Catalunya y la disolvente Unión Europea
A
día de hoy, proliferan en las redes sociales y los artículos de opinión muchos
comentarios despectivos sobre la insolidaridad de la burguesía catalana y su
supremacismo al referirse a sus compatriotas españoles.
Sin
embargo, en este post no voy a tratar esta cuestión porque el tema de la
construcción nacional de la identidad catalana mediante el movimiento
intelectual conocido como noucentisme, que
hizo de la defensa de los valores clásicos de la burguesía una de sus señas de
identidad, me parece un asunto menor e insignificante ante la trascendencia de
los días que estamos viviendo no sólo para España, sino para el futuro de toda
la Unión Europea.
Sirva
esta advertencia como introducción del tema a debatir: la independencia de
Catalunya es un proceso provocado por la integración del régimen del 78 en la
Unión Europea, porque las dinámicas de la UE llevan a la disolución de los
Estados Nación.

* _Datos de origen_
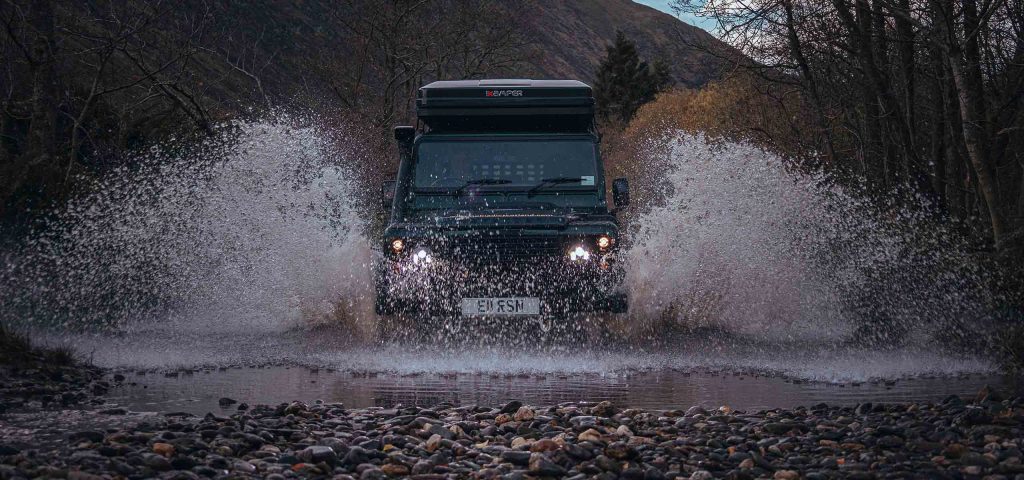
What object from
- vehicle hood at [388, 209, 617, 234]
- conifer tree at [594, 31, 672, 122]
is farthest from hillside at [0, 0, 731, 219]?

* _Qué hacer_
1 - Reproduce del texto sobre Catalunya el fragmento que va desde "Catalunya y la" hasta "sus compatriotas españoles.", ambos incluidos.
2 - En el texto sobre Catalunya, ¿por qué la independencia de Catalunya sería un proceso provocado por la integración del régimen del 78 en la Unión Europea? Contesta en una a tres oraciones.
El listado es material aparte y no guarda relación con el texto sobre Catalunya.

* _Soluciones por tarea_
1 -
Catalunya y la disolvente Unión Europea
A
día de hoy, proliferan en las redes sociales y los artículos de opinión muchos
comentarios despectivos sobre la insolidaridad de la burguesía catalana y su
supremacismo al referirse a sus compatriotas españoles.

2 - Porque las dinámicas de la Unión Europea llevan a la disolución de los Estados Nación. Al integrarse el régimen del 78 en la UE, España queda sometida a esas dinámicas.